Listed entries START
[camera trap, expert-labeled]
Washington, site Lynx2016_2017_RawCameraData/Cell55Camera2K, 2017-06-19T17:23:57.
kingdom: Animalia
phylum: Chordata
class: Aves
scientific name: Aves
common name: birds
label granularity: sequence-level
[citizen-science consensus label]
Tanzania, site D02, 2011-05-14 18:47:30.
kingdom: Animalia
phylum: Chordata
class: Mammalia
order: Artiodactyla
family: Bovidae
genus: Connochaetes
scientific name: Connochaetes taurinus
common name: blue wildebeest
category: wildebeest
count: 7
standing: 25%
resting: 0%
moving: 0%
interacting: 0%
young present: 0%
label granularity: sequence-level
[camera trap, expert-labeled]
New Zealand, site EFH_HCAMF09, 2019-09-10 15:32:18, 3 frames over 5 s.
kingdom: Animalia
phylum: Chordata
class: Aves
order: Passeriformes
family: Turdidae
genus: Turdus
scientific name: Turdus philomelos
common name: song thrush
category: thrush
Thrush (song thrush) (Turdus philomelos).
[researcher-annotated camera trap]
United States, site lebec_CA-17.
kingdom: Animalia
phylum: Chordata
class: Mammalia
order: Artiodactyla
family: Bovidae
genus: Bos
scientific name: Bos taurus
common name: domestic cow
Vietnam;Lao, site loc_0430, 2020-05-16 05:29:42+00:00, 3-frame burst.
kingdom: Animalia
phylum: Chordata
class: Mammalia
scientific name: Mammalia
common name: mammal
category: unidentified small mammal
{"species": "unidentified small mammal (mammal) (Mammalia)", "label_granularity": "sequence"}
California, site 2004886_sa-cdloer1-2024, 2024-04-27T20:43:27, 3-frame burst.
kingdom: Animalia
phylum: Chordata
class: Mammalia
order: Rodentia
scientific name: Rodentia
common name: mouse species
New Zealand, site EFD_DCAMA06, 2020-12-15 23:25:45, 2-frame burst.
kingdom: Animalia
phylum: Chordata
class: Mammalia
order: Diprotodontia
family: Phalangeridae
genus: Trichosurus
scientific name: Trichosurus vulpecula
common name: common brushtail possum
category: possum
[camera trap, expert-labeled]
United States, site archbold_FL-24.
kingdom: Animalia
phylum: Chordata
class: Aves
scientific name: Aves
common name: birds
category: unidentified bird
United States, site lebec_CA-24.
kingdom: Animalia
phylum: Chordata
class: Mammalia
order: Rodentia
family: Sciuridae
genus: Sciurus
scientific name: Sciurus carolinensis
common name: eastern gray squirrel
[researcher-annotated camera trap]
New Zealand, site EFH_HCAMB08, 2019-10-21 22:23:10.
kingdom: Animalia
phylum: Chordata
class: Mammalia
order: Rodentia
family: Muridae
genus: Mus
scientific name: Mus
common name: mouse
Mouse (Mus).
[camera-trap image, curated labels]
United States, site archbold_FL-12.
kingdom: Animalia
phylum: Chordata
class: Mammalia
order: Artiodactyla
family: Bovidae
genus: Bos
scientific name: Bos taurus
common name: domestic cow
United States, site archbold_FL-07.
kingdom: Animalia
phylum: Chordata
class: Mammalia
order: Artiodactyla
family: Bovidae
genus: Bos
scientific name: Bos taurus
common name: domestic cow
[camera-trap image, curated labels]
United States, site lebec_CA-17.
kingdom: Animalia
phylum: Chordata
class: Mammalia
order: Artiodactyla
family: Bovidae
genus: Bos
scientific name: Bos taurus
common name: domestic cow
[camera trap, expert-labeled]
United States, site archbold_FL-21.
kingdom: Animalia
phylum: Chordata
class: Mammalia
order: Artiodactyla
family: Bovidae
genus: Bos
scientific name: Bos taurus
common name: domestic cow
Listed entries END
● **Required work**
Write the entries above out again, unchanged and complete.

● **Solution to the problem**
[camera trap, expert-labeled]
Washington, site Lynx2016_2017_RawCameraData/Cell55Camera2K, 2017-06-19T17:23:57.
kingdom: Animalia
phylum: Chordata
class: Aves
scientific name: Aves
common name: birds
label granularity: sequence-level
[citizen-science consensus label]
Tanzania, site D02, 2011-05-14 18:47:30.
kingdom: Animalia
phylum: Chordata
class: Mammalia
order: Artiodactyla
family: Bovidae
genus: Connochaetes
scientific name: Connochaetes taurinus
common name: blue wildebeest
category: wildebeest
count: 7
standing: 25%
resting: 0%
moving: 0%
interacting: 0%
young present: 0%
label granularity: sequence-level
[camera trap, expert-labeled]
New Zealand, site EFH_HCAMF09, 2019-09-10 15:32:18, 3 frames over 5 s.
kingdom: Animalia
phylum: Chordata
class: Aves
order: Passeriformes
family: Turdidae
genus: Turdus
scientific name: Turdus philomelos
common name: song thrush
category: thrush
Thrush (song thrush) (Turdus philomelos).
[researcher-annotated camera trap]
United States, site lebec_CA-17.
kingdom: Animalia
phylum: Chordata
class: Mammalia
order: Artiodactyla
family: Bovidae
genus: Bos
scientific name: Bos taurus
common name: domestic cow
Vietnam;Lao, site loc_0430, 2020-05-16 05:29:42+00:00, 3-frame burst.
kingdom: Animalia
phylum: Chordata
class: Mammalia
scientific name: Mammalia
common name: mammal
category: unidentified small mammal
{"species": "unidentified small mammal (mammal) (Mammalia)", "label_granularity": "sequence"}
California, site 2004886_sa-cdloer1-2024, 2024-04-27T20:43:27, 3-frame burst.
kingdom: Animalia
phylum: Chordata
class: Mammalia
order: Rodentia
scientific name: Rodentia
common name: mouse species
New Zealand, site EFD_DCAMA06, 2020-12-15 23:25:45, 2-frame burst.
kingdom: Animalia
phylum: Chordata
class: Mammalia
order: Diprotodontia
family: Phalangeridae
genus: Trichosurus
scientific name: Trichosurus vulpecula
common name: common brushtail possum
category: possum
[camera trap, expert-labeled]
United States, site archbold_FL-24.
kingdom: Animalia
phylum: Chordata
class: Aves
scientific name: Aves
common name: birds
category: unidentified bird
United States, site lebec_CA-24.
kingdom: Animalia
phylum: Chordata
class: Mammalia
order: Rodentia
family: Sciuridae
genus: Sciurus
scientific name: Sciurus carolinensis
common name: eastern gray squirrel
[researcher-annotated camera trap]
New Zealand, site EFH_HCAMB08, 2019-10-21 22:23:10.
kingdom: Animalia
phylum: Chordata
class: Mammalia
order: Rodentia
family: Muridae
genus: Mus
scientific name: Mus
common name: mouse
Mouse (Mus).
[camera-trap image, curated labels]
United States, site archbold_FL-12.
kingdom: Animalia
phylum: Chordata
class: Mammalia
order: Artiodactyla
family: Bovidae
genus: Bos
scientific name: Bos taurus
common name: domestic cow
United States, site archbold_FL-07.
kingdom: Animalia
phylum: Chordata
class: Mammalia
order: Artiodactyla
family: Bovidae
genus: Bos
scientific name: Bos taurus
common name: domestic cow
[camera-trap image, curated labels]
United States, site lebec_CA-17.
kingdom: Animalia
phylum: Chordata
class: Mammalia
order: Artiodactyla
family: Bovidae
genus: Bos
scientific name: Bos taurus
common name: domestic cow
[camera trap, expert-labeled]
United States, site archbold_FL-21.
kingdom: Animalia
phylum: Chordata
class: Mammalia
order: Artiodactyla
family: Bovidae
genus: Bos
scientific name: Bos taurus
common name: domestic cow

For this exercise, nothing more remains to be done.